E’il momento di salire in macchina per metterla in posa. Salire è il termine meno appropriato visto che devo praticamente scendere al livello del suolo. Con la mia altezza di 1.85 sono costretto a diverse contorsioni per scavalcare il grande brancardo e calarmi sul sedile, che è bene lasciare tutto indietro per facilitare l’accesso. Una volta dentro la posizione è sorprendentemente comoda, i sedili del touring pack si rivelano adeguati anche ad un uso non estremo.
Afferrato il piccolo volante ci si sente tutt’uno con la macchina, proprio come deve essere su una sportiva. Dentro a fare da padrone è l’alluminio, presente praticamente ovunque: cambio, pedali, pavimento, tunnel centrale, parte bassa del cruscotto. Il volante è rivestito in pelle sulla corona e in alcantara nella parte centrale. Anche la parte alta del cruscotto sotto il parabrezza è rivestita di questo pregiato materiale.
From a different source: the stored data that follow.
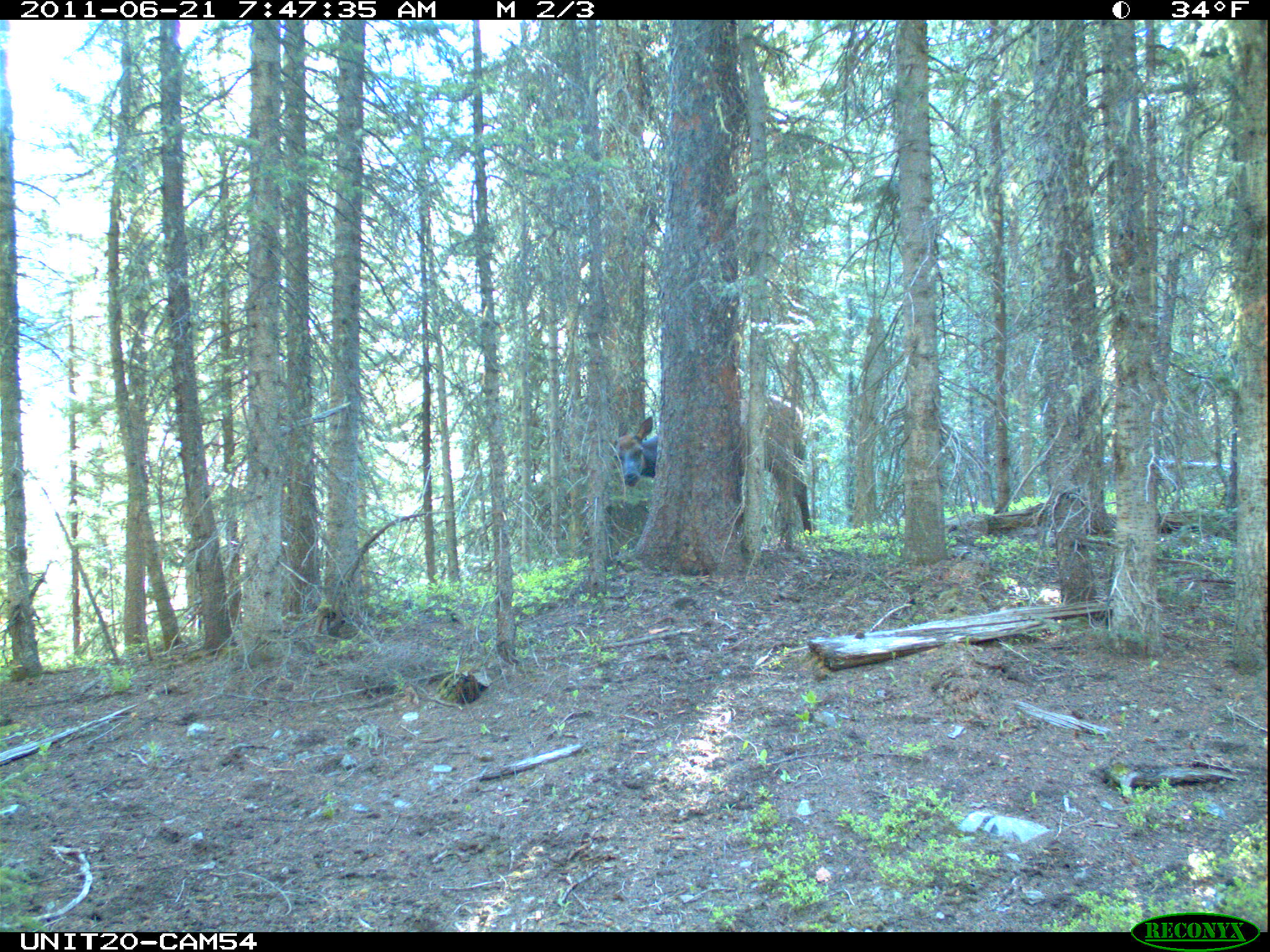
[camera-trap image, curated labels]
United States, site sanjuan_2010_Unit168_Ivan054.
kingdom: Animalia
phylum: Chordata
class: Mammalia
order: Artiodactyla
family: Cervidae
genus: Cervus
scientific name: Cervus elaphus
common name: red deer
Cervus elaphus (red deer).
Giro la chiave, il motore Toyota si sveglia e fa sentire in modo molto deciso la sua voce. Lo scarico non è quello di serie, monta uno stage II. Molto bello anche il particolare dei due terminali che puntano verso il basso. Nonostante le gomme anteriori da 195 e l’assenza del servosterzo, non si fa alcuna fatica a fare anche le più strette manovre, grazie al peso molto contenuto. La scelta di non adottare questo dispositivo si traduce in un contatto con la strada totale, senza filtri.
Non per nulla sulla moderna Alfa Romeo 4C hanno optato per la medesima soluzione. Tutto l’insieme è finalizzato alle massime prestazioni, non bisogna aspettarsi alcun tipo di comfort. L’abitacolo è molto caldo, l’aria condizionata è un optional irrinunciabile. Il motore è dietro le spalle, a separarci da esso vi è un sottilissimo strato di isolante. Il radiatore è posto anteriormente e nei grossi brancardi scorre il liquido di raffreddamento a temperatura molto elevata.
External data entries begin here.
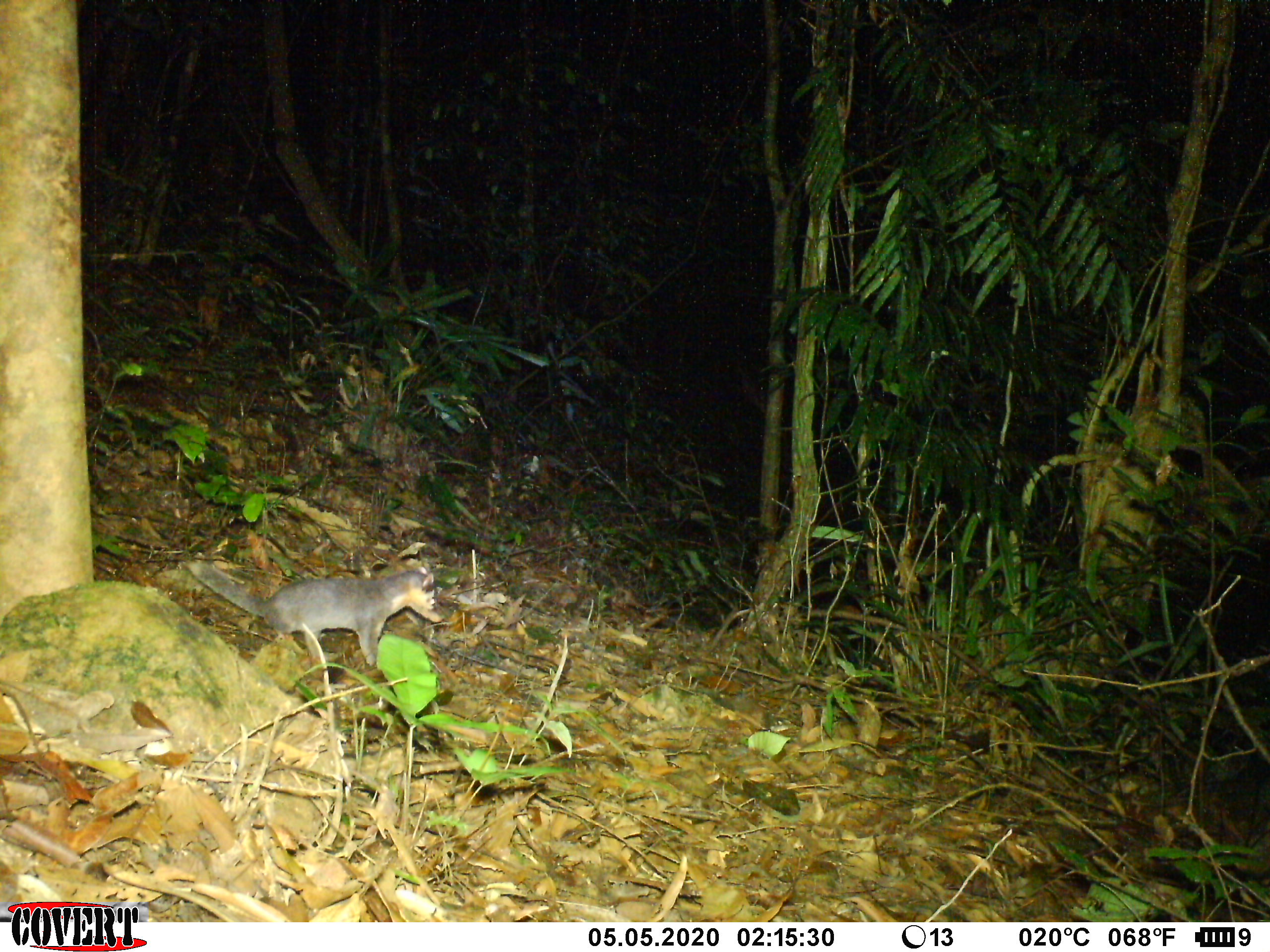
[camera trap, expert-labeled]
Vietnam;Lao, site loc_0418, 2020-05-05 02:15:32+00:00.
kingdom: Animalia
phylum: Chordata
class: Mammalia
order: Carnivora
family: Mustelidae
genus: Melogale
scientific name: Melogale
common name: ferret badger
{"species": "ferret badger (Melogale)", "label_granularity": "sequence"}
Il rumore penetra nell’abitacolo in modo molto deciso, se volete poggiare il portafoglio o il cellulare non c’è praticamente posto. Il bagagliaio è ridotto ad una piccola vasca alla quale si accede aprendo il cofano motore, (non metteteci il pesce rosso se non lo volete trovare lesso).
È sufficiente giusto per un week end fuori in due. Poco importa, perchè la Lotus Elise è ormai una delle poche macchine in grado di regalare sensazioni di guida autentiche ed è fantastica così come è. E’l’ora di terminare il servizio, salutiamo Alessandro e la bellissima Lotus che se ne va con un rumore assordante che rimbomba tra i muri del vecchio complesso industriale.